India in 2009 saw a drop in the demand for passport for the first time in the last 5 years. The data from the ministry of external affairs indicates that the demand for passport climbed down throughout the years of financial crisis when the global economy contracted.
This drop in the demand for passports could be on account of several reasons including that of Indians opting to delay holidaying at expensive foreign tourist destinations, during the tough recessionary conditions and, in the process, accumulating the savings for the rainy days. It could also imply that Indian job-seekers, who aspired to work for large MNCs, realized the dwindling growth prospects involved in working with over-leveraged and financially weak foreign companies.
The global recession since the late 2007 has led to deterioration in the economic health of the major advanced economies such as the US and the Europe – which are said to be the major destination markets for the low-cost outsourcing services offered by Indian off shoring and BPO companies.
Another crucial aspect that could have hit the number of passport issuances is that of the increasingly cumbersome passport renewal process. Frankly, I haven’t gone through the process personally, but hearing it from my friend – it was a bad feeling. Speaking about a very recent incident, my colleague said he had to spend his valuable 6 hours in the passport office just to get it renewed.

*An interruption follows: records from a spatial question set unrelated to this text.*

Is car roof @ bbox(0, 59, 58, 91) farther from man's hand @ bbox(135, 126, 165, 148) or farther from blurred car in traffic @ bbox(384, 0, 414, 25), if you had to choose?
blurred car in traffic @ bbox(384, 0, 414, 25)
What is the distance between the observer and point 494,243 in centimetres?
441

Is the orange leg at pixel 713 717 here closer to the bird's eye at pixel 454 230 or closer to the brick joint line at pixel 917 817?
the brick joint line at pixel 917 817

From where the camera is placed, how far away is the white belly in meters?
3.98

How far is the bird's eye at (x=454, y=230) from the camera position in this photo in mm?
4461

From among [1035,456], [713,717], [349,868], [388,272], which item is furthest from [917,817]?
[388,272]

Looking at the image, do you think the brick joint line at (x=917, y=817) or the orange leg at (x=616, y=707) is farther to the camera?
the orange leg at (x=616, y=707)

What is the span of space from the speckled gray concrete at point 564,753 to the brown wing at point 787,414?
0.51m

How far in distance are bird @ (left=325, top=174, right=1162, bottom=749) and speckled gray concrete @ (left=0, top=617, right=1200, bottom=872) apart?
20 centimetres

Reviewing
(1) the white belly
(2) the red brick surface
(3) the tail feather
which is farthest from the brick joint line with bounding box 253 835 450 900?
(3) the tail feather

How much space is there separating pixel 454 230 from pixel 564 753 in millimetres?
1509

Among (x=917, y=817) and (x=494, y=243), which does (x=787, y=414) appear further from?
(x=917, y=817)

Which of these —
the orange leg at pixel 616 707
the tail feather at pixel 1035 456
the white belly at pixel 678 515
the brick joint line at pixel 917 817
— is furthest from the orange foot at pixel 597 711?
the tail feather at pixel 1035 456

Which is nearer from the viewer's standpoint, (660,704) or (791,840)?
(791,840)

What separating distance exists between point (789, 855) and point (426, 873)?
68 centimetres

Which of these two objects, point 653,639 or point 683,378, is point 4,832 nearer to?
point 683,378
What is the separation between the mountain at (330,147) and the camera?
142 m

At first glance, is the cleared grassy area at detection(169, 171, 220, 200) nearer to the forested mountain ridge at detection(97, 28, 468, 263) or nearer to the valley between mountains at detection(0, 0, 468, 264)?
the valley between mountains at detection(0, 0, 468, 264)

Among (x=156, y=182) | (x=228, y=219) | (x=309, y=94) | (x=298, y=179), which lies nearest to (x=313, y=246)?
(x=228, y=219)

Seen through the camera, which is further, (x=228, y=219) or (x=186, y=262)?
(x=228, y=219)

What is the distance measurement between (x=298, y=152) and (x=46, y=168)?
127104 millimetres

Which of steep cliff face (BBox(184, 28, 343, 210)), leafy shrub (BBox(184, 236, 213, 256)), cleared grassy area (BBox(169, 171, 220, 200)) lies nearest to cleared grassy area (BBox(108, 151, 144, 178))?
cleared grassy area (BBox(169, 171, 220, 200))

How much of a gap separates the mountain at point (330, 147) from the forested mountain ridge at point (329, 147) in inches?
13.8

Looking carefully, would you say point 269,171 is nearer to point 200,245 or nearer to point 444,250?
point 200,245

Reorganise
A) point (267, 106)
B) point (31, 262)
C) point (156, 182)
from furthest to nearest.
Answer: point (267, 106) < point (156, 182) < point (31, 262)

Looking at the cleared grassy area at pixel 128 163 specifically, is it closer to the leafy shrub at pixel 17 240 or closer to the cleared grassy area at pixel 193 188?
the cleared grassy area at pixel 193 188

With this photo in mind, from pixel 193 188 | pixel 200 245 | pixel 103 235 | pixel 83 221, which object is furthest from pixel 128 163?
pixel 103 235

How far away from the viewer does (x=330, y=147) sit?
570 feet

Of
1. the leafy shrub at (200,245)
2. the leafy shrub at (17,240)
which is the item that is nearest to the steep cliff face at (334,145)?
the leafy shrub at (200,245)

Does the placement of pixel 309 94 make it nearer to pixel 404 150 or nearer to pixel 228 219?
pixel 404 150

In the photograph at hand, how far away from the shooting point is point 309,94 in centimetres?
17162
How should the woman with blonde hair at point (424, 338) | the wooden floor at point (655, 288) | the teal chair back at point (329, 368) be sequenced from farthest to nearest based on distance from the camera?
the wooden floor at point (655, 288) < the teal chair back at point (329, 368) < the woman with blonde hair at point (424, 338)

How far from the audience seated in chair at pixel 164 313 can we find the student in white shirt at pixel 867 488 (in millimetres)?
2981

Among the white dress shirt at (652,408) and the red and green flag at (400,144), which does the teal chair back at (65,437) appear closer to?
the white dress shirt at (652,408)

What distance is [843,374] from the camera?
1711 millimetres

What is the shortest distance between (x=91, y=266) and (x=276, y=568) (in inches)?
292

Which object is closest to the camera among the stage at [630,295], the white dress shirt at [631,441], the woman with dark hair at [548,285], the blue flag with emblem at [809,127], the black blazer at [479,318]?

The process which is implemented through various counters includes biometric data collection as well as other verification methodologies. In spite, of issuing online tokens the process takes much longer than the usual time.
Further, the report says that the traditionally migrant people of Kerala and Uttar Pradesh had also witnessed a significant drop in terms of passports handed out. Even the face-saver software industry involved in outsourcing services didn’t witness a boom in terms of too many graduates being recruited to serve their foreign clients.
Can we expect the demand from hot-spots Tier-II and III cities to pick in 2010?